Он покачал головой и встал, не дожидаясь ответа.

Положил на стол несколько купюр и ушел: красивый, сильный, уверенный в своей правоте.

Неужели я был слеп все эти годы?

 

Жилище ведьмы оказалось совершенно обычным, даже стильным. Трехкомнатная квартира в хорошем квартале, окна в пол с видом на парк, черный деревянный пол, белые стены, тонкая панель огромного телевизора на стене, серый диван, скандинавский минимализм. Не то чтобы я ожидал увидеть статую Бафомета в полный рост, но такая квартира никак не вязалась с образом женщины, которая может поехать в лес, чтобы вызывать демонов. Что ей могло от них понадобиться, если красота и богатство уже есть?

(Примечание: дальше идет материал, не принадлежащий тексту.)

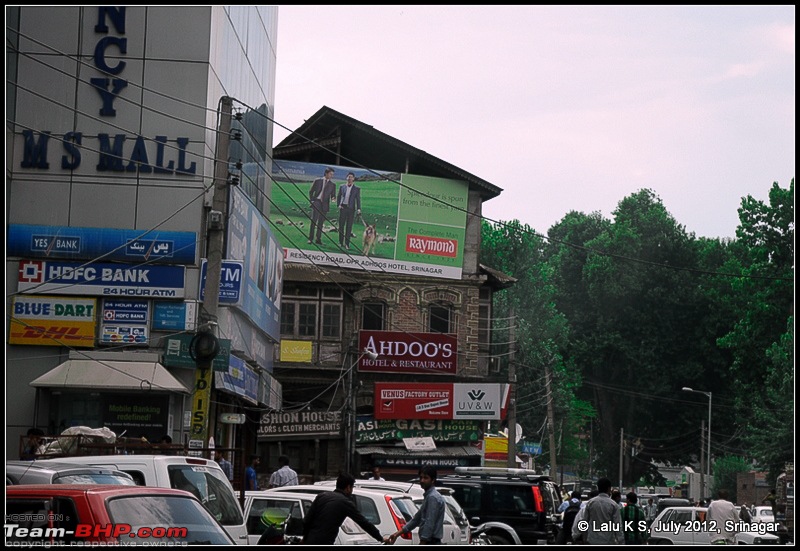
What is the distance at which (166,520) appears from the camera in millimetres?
9375

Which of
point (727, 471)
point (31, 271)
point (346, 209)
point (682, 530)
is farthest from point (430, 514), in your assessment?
point (727, 471)

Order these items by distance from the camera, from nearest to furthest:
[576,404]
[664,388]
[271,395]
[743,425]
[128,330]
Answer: [128,330]
[271,395]
[743,425]
[664,388]
[576,404]

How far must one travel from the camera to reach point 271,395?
38906 millimetres

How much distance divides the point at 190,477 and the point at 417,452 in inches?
1367

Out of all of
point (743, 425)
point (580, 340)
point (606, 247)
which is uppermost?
point (606, 247)

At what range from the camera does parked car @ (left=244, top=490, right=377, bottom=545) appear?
14797mm

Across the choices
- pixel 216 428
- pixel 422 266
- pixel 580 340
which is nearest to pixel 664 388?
pixel 580 340

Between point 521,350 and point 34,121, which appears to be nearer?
point 34,121

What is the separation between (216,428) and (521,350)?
1494 inches

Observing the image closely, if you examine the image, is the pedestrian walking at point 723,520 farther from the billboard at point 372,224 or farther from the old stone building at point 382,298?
the billboard at point 372,224

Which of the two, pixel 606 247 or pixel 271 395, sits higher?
pixel 606 247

— А чем ты вообще занимаешься, — поинтересовался я, — помимо колдовства?

— Это я тут вопросы задаю, — мягко пожурила она.

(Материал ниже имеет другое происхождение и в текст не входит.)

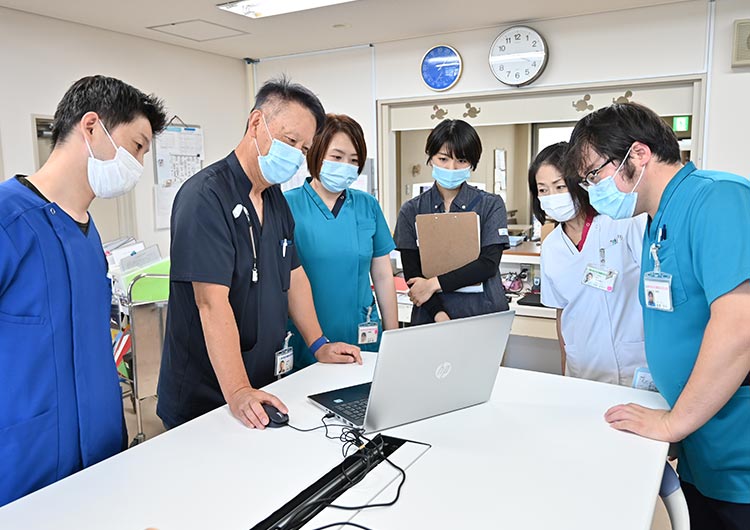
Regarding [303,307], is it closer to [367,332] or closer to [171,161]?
[367,332]

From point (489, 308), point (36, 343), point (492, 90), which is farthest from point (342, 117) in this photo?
point (492, 90)

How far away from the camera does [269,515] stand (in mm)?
1003

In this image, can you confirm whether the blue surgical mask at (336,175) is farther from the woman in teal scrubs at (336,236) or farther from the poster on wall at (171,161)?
the poster on wall at (171,161)

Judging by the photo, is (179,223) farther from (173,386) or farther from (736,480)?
(736,480)

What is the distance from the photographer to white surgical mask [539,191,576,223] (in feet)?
6.38

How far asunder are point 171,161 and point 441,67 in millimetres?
2030

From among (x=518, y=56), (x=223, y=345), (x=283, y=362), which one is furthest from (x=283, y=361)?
(x=518, y=56)

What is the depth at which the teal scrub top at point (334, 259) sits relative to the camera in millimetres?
2054

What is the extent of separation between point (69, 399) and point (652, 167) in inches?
55.9

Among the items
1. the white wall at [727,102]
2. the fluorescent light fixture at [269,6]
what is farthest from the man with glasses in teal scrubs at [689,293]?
the white wall at [727,102]

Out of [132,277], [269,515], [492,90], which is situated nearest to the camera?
[269,515]

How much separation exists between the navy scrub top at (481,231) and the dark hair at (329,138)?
0.49 meters

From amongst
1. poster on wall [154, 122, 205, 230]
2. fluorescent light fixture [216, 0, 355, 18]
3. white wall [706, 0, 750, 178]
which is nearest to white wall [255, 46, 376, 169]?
poster on wall [154, 122, 205, 230]

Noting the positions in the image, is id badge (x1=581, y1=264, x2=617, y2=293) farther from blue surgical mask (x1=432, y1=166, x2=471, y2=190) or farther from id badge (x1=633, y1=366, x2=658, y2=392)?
blue surgical mask (x1=432, y1=166, x2=471, y2=190)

— Хорошо, спрашивай. А то я все гадаю, зачем тебе демон понадобился.

— Хотела его к делу пристроить. Меня очень донимает один, нашептывает что-то про бесполезную, впустую потраченную жизнь. Вот я и хотела его призвать и отправить что-нибудь делать, а то жить невмоготу.

— Прости, что помешал.

— Да я и не жалуюсь.

 

Я сходил в душ, побрился женским станком, бросил одежду в стирку: словом, почувствовал себя человеком.

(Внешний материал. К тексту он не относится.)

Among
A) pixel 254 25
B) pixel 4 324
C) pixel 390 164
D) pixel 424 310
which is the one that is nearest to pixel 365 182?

Когда я вышел, ведьма сидела, уткнувшись в ноут. Обдумывала услышанное, или поработать решила? В любом случае, я не стал ей мешать, а проверил запасы на кухне. Набор продуктов оказался впечатляющим, так что я занялся готовкой.

Порезал чеснок и свежих перчиков чили, обжарил в оливковом масле, добавил помидоров черри, анчоусов, сварил спагетти и бросил в ту же сковороду. Закинул туда же тунца из банки, свежей рукколы, сбрызнул лимоном.

— Жаль, каперсов нет, — посетовал я, подав еду.

— Закончились, — она выглядела странно задумчивой, крутила в руках телефон.

Я открыл бутылку Дольчетто д'альба, разлил вино по красивым большим бокалам. Мистик равнодушен к роскоши, но ценит хорошую кухню.

Некоторое время мы ели в молчании. Она смотрела на меня, не решаясь что-то спросить. А Мистик не спешил делиться тайным знанием.

— Что будет с нами, с нашей цивилизацией? — она подняла на меня глаза. — Многие видят знаки, что грядет конец света.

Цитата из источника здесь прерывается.